┌──

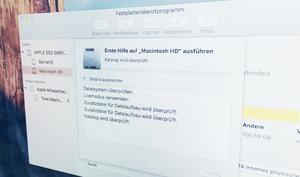 Partitionieren mit Festplattendienstprogramm nicht möglich? So reparierst du deine Mac-Festplatte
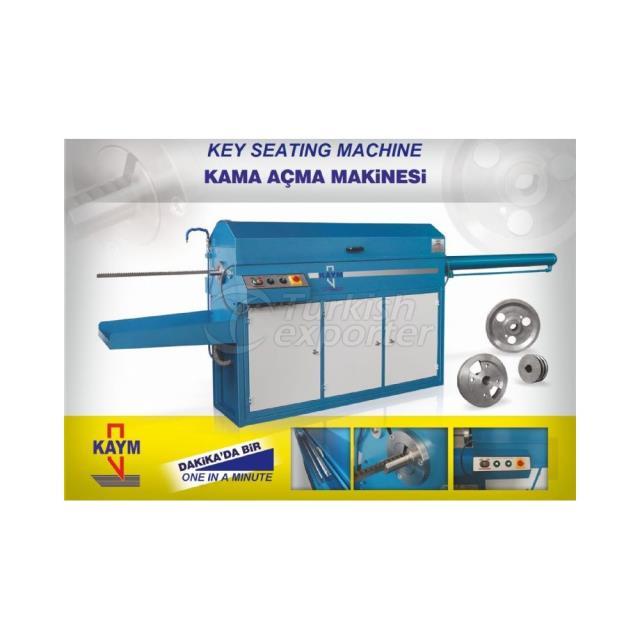 Wedge Opening Machine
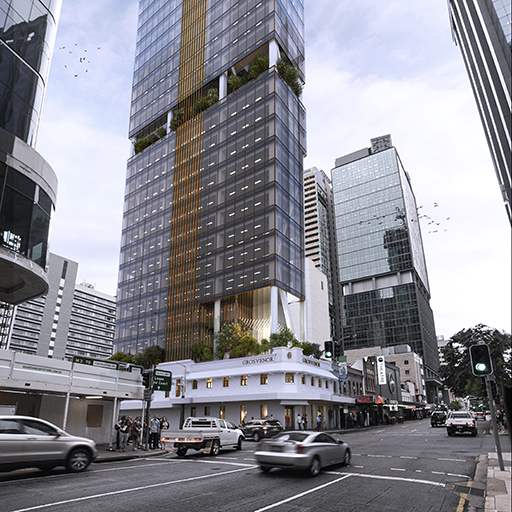 Workplace Project - Brisbane by Hames Sharley
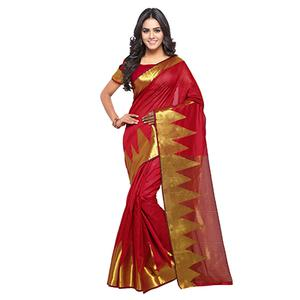 Red Festive Wear Banarasi Cotton Silk Saree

└──

#### Brief:
Once the line with "Wedge Opening Machine" is found, output it and every line after it through the end of the listing, exactly, without pictures.

#### Final answer:
 Wedge Opening Machine
 Workplace Project - Brisbane by Hames Sharley
 Red Festive Wear Banarasi Cotton Silk Saree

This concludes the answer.